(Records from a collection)

========

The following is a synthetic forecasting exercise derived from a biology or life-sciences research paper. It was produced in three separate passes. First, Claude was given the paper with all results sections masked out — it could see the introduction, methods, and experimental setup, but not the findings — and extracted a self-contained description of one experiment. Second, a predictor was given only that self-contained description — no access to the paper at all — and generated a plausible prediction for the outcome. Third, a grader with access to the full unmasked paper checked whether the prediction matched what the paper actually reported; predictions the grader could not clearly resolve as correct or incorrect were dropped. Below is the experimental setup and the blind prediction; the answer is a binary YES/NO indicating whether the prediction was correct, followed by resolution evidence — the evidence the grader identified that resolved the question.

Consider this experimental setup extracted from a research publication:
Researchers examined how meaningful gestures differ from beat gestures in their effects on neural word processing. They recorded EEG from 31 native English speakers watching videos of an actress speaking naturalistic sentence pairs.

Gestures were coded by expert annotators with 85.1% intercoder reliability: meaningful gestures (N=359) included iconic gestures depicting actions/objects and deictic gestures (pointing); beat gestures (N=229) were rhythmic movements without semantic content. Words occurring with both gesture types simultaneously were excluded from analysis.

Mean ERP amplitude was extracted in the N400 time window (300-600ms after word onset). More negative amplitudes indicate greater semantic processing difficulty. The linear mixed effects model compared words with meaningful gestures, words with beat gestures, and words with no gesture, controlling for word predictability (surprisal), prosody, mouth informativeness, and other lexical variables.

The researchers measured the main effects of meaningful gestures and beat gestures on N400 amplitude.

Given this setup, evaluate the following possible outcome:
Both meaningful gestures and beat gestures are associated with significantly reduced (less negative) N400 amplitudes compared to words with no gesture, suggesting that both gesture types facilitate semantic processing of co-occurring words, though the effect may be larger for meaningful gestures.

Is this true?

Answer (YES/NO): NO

========

**EXERCISE:** Repeat the records above in full, word for word.

**RESULT FOR THIS EXERCISE:**
The following is a synthetic forecasting exercise derived from a biology or life-sciences research paper. It was produced in three separate passes. First, Claude was given the paper with all results sections masked out — it could see the introduction, methods, and experimental setup, but not the findings — and extracted a self-contained description of one experiment. Second, a predictor was given only that self-contained description — no access to the paper at all — and generated a plausible prediction for the outcome. Third, a grader with access to the full unmasked paper checked whether the prediction matched what the paper actually reported; predictions the grader could not clearly resolve as correct or incorrect were dropped. Below is the experimental setup and the blind prediction; the answer is a binary YES/NO indicating whether the prediction was correct, followed by resolution evidence — the evidence the grader identified that resolved the question.

Consider this experimental setup extracted from a research publication:
Researchers examined how meaningful gestures differ from beat gestures in their effects on neural word processing. They recorded EEG from 31 native English speakers watching videos of an actress speaking naturalistic sentence pairs.

Gestures were coded by expert annotators with 85.1% intercoder reliability: meaningful gestures (N=359) included iconic gestures depicting actions/objects and deictic gestures (pointing); beat gestures (N=229) were rhythmic movements without semantic content. Words occurring with both gesture types simultaneously were excluded from analysis.

Mean ERP amplitude was extracted in the N400 time window (300-600ms after word onset). More negative amplitudes indicate greater semantic processing difficulty. The linear mixed effects model compared words with meaningful gestures, words with beat gestures, and words with no gesture, controlling for word predictability (surprisal), prosody, mouth informativeness, and other lexical variables.

The researchers measured the main effects of meaningful gestures and beat gestures on N400 amplitude.

Given this setup, evaluate the following possible outcome:
Both meaningful gestures and beat gestures are associated with significantly reduced (less negative) N400 amplitudes compared to words with no gesture, suggesting that both gesture types facilitate semantic processing of co-occurring words, though the effect may be larger for meaningful gestures.

Is this true?

Answer (YES/NO): NO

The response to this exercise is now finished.